Toplum bütün bu soruların cevabını sizden daha iyi biliyor. Hatta o övünerek 17000 delegenin önüne çıkacağız dediğiniz delegeler da bu soruların cevabını her kesten iyi biliyor.
Düzeni siz kurdunuz. Ganimet ve makam, memur gibi işler sizden sorulur. Size oy vermeyenler bile delegeniz sırf karşınızda görünüp mağdur olmamak için.
Yoksa bu üye sayısı ile bırakın büyük parti olmayı uzak ara tek başınıza iktidar olurdunuz. Müdahaleler ile seçim kazanmazdınız. Çünkü bu kadar delege ile ihtiyacınız olmazdı.

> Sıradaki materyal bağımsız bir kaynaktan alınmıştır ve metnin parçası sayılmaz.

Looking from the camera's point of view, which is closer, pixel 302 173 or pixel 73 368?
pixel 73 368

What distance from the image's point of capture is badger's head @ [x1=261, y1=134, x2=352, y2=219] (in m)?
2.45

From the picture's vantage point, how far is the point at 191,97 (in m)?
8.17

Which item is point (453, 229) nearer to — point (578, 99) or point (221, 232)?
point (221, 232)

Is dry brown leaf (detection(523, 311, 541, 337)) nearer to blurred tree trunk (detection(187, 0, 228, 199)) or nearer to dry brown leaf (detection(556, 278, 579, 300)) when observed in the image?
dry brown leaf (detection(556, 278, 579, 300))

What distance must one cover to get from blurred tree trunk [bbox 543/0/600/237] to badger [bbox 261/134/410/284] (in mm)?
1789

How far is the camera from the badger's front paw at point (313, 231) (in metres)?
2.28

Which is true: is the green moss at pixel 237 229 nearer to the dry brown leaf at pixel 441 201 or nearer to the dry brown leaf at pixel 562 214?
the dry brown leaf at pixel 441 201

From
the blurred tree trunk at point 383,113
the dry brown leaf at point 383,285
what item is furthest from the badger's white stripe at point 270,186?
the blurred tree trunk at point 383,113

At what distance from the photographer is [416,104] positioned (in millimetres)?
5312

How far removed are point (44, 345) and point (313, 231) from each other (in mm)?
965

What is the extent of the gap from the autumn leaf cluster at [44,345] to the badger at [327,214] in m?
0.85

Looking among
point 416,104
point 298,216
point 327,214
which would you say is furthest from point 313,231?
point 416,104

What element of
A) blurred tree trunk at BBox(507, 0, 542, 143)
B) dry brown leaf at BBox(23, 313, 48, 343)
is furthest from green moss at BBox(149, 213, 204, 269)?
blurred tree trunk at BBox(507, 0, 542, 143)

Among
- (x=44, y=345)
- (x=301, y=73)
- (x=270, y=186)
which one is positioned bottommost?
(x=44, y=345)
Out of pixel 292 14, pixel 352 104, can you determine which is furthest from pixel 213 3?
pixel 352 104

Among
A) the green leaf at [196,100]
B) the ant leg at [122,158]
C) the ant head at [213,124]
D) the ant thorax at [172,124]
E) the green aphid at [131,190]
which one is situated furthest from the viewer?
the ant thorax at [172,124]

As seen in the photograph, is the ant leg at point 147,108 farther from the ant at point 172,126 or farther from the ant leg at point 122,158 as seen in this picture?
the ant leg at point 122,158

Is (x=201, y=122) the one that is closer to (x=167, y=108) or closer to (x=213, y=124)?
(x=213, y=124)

Sevinin ilk müdahale 29 Ekim Resepsiyonuna toplumda ayrıcalık yapılarak eski iki Cumhurbaşkanı ile iki parti CTP ve TDP davet edilmedi. Sanki bunlar TÜRK değil ve Türkiye düşmanıdırlar mesajını topluma verdiler.
Bakın şuna Türkiye’de Atatürk heykelleri yıkılırken seyirci kalanlar, Kuran kurslarında Atatürk’ü sarhoş din düşmanı ilan edenler, Diyanet işleri aracılığı ile tecavüzleri haklı kılacak bademleme,baldız dahil tecavüzün suç sayılmayacağını açıklayan Türkiye’nin bu günkü iktidarı Atatütk’çü ve 29 resepsiyonuna bu hükümeti sevmeyenler davet edilmedi.
İyi ki etmemişsiniz toplum belki bu sayede gerçek Atatürk sevenlerini anlamış olur.